= Given records =
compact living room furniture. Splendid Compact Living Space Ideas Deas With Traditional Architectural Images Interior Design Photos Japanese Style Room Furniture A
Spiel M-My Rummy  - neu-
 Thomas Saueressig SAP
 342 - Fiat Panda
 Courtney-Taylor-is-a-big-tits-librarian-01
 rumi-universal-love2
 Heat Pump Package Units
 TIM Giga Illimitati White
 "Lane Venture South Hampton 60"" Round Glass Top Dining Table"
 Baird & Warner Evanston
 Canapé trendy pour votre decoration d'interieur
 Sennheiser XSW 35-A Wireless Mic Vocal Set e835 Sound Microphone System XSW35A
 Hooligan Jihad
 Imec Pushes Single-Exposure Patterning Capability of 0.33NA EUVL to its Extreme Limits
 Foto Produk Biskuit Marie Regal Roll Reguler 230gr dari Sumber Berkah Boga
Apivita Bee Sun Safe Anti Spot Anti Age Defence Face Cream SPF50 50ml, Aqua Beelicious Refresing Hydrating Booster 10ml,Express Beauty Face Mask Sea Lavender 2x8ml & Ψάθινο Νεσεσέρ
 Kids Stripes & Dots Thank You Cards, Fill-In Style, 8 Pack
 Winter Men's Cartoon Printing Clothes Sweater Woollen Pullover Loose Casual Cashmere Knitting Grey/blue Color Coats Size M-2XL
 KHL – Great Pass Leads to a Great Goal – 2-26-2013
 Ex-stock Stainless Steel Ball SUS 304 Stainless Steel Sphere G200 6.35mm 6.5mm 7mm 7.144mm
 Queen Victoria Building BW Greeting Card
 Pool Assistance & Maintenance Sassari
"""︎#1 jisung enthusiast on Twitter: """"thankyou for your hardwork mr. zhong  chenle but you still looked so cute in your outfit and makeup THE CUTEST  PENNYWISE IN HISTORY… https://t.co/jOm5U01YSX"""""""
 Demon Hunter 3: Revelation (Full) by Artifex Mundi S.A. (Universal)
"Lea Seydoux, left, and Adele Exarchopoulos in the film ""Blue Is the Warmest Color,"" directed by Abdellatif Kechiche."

= Problem details =
Your answer should hold only the lines from the one with "Heat Pump Package Units" through the end of the listing above, both ends included, written out exactly.

= Answer for the task =
 Heat Pump Package Units
 TIM Giga Illimitati White
 "Lane Venture South Hampton 60"" Round Glass Top Dining Table"
 Baird & Warner Evanston
 Canapé trendy pour votre decoration d'interieur
 Sennheiser XSW 35-A Wireless Mic Vocal Set e835 Sound Microphone System XSW35A
 Hooligan Jihad
 Imec Pushes Single-Exposure Patterning Capability of 0.33NA EUVL to its Extreme Limits
 Foto Produk Biskuit Marie Regal Roll Reguler 230gr dari Sumber Berkah Boga
Apivita Bee Sun Safe Anti Spot Anti Age Defence Face Cream SPF50 50ml, Aqua Beelicious Refresing Hydrating Booster 10ml,Express Beauty Face Mask Sea Lavender 2x8ml & Ψάθινο Νεσεσέρ
 Kids Stripes & Dots Thank You Cards, Fill-In Style, 8 Pack
 Winter Men's Cartoon Printing Clothes Sweater Woollen Pullover Loose Casual Cashmere Knitting Grey/blue Color Coats Size M-2XL
 KHL – Great Pass Leads to a Great Goal – 2-26-2013
 Ex-stock Stainless Steel Ball SUS 304 Stainless Steel Sphere G200 6.35mm 6.5mm 7mm 7.144mm
 Queen Victoria Building BW Greeting Card
 Pool Assistance & Maintenance Sassari
"""︎#1 jisung enthusiast on Twitter: """"thankyou for your hardwork mr. zhong  chenle but you still looked so cute in your outfit and makeup THE CUTEST  PENNYWISE IN HISTORY… https://t.co/jOm5U01YSX"""""""
 Demon Hunter 3: Revelation (Full) by Artifex Mundi S.A. (Universal)
"Lea Seydoux, left, and Adele Exarchopoulos in the film ""Blue Is the Warmest Color,"" directed by Abdellatif Kechiche."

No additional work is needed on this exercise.